What is it? Isolated slugging percentage
Does it matter? Yes
Why? No one would ever confuse Jose Altuve with a power hitter. Did you know, however, that he has had a slugging percentage of .453 or better each of the last two seasons? Last year, his .459 slugging percentage was better than that of Curtis Granderson (.457), Justin Upton (.454) and Kyle Seager (.451), all of whom hit 11 more homers than he did. Obviously, those three players have more power than Altuve, but the diminutive second basemen slugged better than they did in 2015. That’s why we need a stat like ISO
ISO is simply slugging percentage minus batting average, which eliminates singles from the former rate. ISO seeks to determine how frequently a player hits for extra bases. Going back to our previous comparisons, you can see how ISO pushes power to the fore. Altuve had a .146 ISO last season. Granderson’s was .198, Upton’s was .203 and Seager’s was .185.

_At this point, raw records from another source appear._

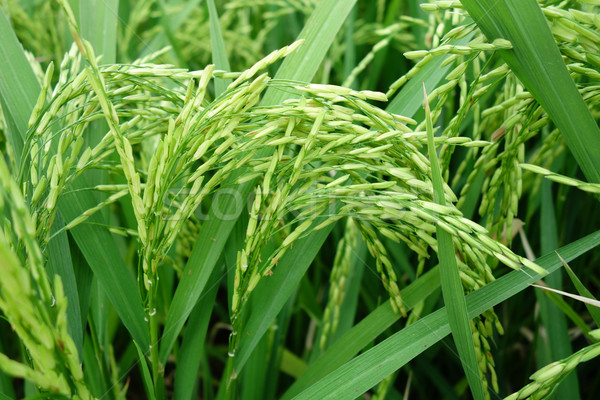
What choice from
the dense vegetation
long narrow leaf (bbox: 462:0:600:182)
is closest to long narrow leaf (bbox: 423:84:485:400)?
the dense vegetation

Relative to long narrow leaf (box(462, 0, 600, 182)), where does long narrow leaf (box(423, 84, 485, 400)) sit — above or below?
below

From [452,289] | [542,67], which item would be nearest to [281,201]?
[452,289]

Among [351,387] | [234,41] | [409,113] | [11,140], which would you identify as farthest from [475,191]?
[234,41]

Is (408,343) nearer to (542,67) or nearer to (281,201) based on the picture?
(281,201)

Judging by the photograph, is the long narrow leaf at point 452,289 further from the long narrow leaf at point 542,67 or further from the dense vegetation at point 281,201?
the long narrow leaf at point 542,67

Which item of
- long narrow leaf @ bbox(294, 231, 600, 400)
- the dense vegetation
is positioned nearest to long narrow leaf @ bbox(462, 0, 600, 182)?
the dense vegetation

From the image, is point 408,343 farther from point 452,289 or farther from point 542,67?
point 542,67

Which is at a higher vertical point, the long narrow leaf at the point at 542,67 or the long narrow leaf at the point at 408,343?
the long narrow leaf at the point at 542,67

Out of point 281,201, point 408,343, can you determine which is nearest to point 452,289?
point 408,343

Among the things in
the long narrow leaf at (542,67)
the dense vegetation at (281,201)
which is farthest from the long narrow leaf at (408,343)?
the long narrow leaf at (542,67)

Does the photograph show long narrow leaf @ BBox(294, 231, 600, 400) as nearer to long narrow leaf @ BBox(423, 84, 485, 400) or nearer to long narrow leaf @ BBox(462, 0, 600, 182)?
long narrow leaf @ BBox(423, 84, 485, 400)

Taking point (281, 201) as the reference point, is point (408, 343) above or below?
below

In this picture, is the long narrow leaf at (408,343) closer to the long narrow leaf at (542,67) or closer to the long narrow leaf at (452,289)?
the long narrow leaf at (452,289)

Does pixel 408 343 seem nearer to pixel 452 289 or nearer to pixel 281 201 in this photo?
pixel 452 289
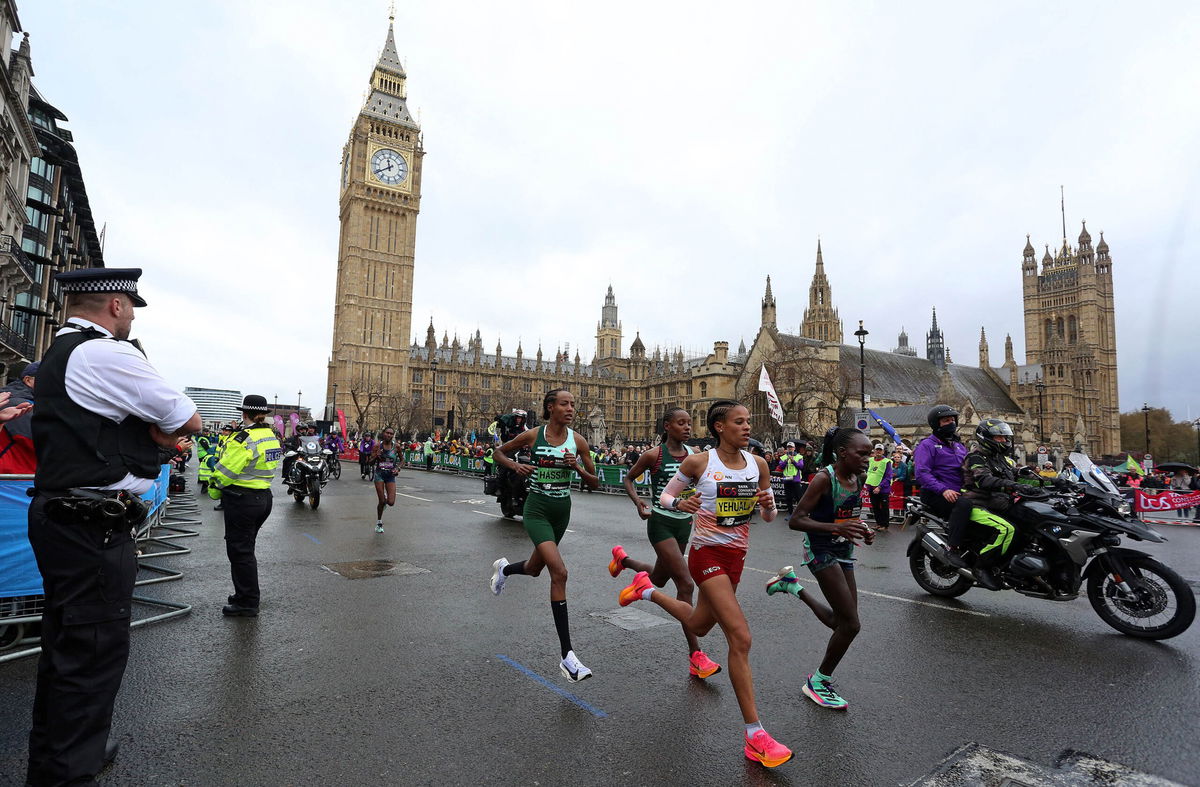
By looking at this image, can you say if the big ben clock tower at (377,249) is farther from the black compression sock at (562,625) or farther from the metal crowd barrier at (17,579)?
the black compression sock at (562,625)

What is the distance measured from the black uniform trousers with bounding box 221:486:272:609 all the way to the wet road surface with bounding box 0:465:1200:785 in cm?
26

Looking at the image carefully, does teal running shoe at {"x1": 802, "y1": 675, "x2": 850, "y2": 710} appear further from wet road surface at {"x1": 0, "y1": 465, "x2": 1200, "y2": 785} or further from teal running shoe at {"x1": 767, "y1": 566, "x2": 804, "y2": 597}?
teal running shoe at {"x1": 767, "y1": 566, "x2": 804, "y2": 597}

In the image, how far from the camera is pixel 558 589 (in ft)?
14.6

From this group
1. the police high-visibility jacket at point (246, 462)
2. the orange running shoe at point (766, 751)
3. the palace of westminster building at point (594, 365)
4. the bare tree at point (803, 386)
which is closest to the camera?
the orange running shoe at point (766, 751)

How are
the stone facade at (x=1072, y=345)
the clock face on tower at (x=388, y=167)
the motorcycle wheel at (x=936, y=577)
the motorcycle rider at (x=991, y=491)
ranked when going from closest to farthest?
the motorcycle rider at (x=991, y=491) < the motorcycle wheel at (x=936, y=577) < the stone facade at (x=1072, y=345) < the clock face on tower at (x=388, y=167)

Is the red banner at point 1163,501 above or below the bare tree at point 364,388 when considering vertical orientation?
below

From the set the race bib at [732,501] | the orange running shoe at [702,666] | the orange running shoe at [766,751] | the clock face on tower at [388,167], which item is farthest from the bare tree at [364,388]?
the orange running shoe at [766,751]

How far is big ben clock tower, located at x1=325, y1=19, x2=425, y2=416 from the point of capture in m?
78.8

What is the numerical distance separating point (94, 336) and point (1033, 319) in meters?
115

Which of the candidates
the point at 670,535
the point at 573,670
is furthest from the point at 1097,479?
the point at 573,670

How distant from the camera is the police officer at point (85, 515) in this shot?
2531 millimetres

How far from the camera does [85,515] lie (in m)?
2.63

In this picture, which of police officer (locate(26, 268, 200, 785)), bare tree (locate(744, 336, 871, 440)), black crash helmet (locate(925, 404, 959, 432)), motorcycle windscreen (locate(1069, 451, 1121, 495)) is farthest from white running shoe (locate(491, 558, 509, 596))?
bare tree (locate(744, 336, 871, 440))

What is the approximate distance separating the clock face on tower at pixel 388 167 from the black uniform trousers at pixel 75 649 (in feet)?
290
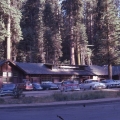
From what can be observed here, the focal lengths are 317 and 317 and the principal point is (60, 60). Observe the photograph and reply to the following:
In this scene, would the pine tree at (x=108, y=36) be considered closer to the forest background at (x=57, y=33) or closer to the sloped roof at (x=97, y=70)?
the forest background at (x=57, y=33)

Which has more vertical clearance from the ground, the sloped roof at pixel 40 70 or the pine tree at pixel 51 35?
the pine tree at pixel 51 35

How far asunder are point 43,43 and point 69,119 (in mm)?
68189

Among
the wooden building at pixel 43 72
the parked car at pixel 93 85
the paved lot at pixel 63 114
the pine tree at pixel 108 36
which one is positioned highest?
the pine tree at pixel 108 36

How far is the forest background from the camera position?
65.1 m

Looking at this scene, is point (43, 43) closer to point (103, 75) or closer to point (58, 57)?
point (58, 57)

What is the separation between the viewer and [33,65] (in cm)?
6506

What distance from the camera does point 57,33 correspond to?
85.1m

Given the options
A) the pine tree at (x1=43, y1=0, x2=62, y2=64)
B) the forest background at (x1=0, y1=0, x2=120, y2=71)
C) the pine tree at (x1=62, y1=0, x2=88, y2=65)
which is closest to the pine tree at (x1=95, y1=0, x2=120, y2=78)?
the forest background at (x1=0, y1=0, x2=120, y2=71)

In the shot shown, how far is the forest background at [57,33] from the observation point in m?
65.1

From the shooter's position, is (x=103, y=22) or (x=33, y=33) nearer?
(x=103, y=22)

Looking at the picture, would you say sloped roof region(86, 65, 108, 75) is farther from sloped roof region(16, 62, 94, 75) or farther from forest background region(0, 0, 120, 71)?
sloped roof region(16, 62, 94, 75)

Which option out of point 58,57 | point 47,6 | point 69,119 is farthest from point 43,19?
point 69,119

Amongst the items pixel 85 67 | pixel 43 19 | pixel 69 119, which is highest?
pixel 43 19

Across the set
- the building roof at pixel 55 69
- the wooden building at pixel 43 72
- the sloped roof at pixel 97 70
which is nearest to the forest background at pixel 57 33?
the sloped roof at pixel 97 70
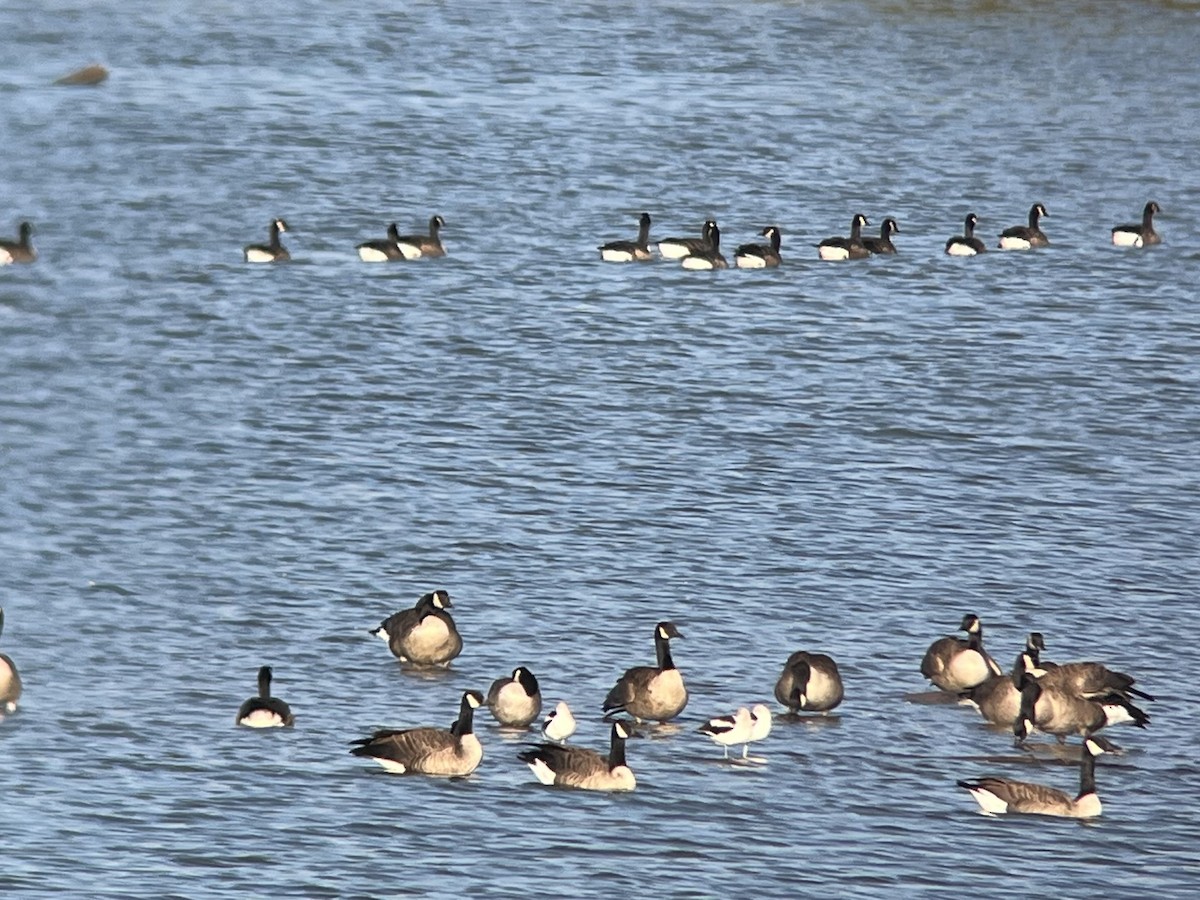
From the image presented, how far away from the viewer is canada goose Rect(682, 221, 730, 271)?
43469mm

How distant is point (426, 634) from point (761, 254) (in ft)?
71.5

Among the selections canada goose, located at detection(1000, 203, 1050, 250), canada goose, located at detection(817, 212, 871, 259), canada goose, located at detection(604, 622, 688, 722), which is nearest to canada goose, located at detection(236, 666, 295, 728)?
canada goose, located at detection(604, 622, 688, 722)

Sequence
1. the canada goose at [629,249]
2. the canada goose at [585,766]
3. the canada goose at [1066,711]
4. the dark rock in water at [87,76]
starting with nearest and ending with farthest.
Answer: the canada goose at [585,766] → the canada goose at [1066,711] → the canada goose at [629,249] → the dark rock in water at [87,76]

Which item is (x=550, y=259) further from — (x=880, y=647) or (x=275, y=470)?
(x=880, y=647)

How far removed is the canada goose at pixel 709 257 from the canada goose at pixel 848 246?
187 centimetres

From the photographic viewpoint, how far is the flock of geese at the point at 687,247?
42500mm

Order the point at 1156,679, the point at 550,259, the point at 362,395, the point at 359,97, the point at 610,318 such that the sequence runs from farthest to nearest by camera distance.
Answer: the point at 359,97
the point at 550,259
the point at 610,318
the point at 362,395
the point at 1156,679

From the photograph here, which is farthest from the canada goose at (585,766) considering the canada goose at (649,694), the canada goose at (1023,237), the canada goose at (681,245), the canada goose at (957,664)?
the canada goose at (1023,237)

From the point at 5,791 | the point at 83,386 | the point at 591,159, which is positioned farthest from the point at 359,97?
the point at 5,791

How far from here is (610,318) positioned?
3981 centimetres

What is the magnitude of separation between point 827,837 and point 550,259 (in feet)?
84.9

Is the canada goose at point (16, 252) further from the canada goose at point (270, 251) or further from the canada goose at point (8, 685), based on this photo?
the canada goose at point (8, 685)

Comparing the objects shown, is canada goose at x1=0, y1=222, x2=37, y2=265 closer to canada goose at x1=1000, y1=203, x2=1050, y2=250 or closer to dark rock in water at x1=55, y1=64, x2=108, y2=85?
dark rock in water at x1=55, y1=64, x2=108, y2=85

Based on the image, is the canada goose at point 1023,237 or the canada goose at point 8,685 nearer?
the canada goose at point 8,685
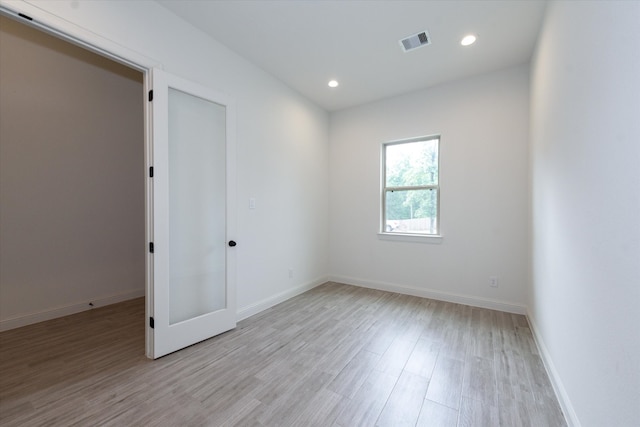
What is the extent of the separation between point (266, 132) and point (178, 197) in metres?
1.46

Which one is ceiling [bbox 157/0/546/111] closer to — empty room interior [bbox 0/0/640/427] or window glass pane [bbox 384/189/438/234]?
empty room interior [bbox 0/0/640/427]

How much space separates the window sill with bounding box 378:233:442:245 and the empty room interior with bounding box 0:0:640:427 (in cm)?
5

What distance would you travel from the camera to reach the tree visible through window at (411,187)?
378 centimetres

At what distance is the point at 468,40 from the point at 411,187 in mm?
1881

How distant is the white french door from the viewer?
2186 mm

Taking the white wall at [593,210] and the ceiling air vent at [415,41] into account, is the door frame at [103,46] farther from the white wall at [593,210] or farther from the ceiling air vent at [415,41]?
the white wall at [593,210]

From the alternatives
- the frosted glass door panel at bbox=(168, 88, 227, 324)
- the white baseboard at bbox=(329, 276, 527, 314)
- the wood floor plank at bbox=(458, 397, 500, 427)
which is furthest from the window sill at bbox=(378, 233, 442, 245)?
the frosted glass door panel at bbox=(168, 88, 227, 324)

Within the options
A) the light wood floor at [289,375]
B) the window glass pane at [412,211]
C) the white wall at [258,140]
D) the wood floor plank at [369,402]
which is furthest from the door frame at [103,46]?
the window glass pane at [412,211]

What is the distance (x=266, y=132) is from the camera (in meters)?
3.37

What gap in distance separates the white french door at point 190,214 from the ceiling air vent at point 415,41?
6.41 feet

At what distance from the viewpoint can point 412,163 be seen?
397cm

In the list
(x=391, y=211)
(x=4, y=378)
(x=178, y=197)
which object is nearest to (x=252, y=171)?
(x=178, y=197)

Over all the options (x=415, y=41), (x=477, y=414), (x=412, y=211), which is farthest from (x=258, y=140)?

If you’re looking for the best power hitters in the business who also don’t hurt your bottom-line average and OBP numbers, ISO is the stat for you.
What is it? Batting average on balls in play
Does it matter? Not really for DFS purposes
Why not? Just like pitchers, hitters lose a lot of control of the outcome once they put the ball in play. Line drives go right at people. Bloopers find holes. That’s baseball.
BABIP is great, because it basically tells us how much luck, or lack thereof, a player has. League-average BABIP changes from season to season, but it’s typically in the low .300s. If a player is far off that mark, he’s either very lucky, or very unlucky, depending on the direction in which he has fluctuated.
The reason why it’s not really useful for DFS is that it’s not very predictive. Yes, if a player’s BABIP is at, say, .280, you can probably expect more of his balls in play to find holes in the future. Still, though, that’s not predictive to the point that you’ll be able to use it in your DFS research. It’s a good stat to know and understand, but not one that should be included in your DFS decisions.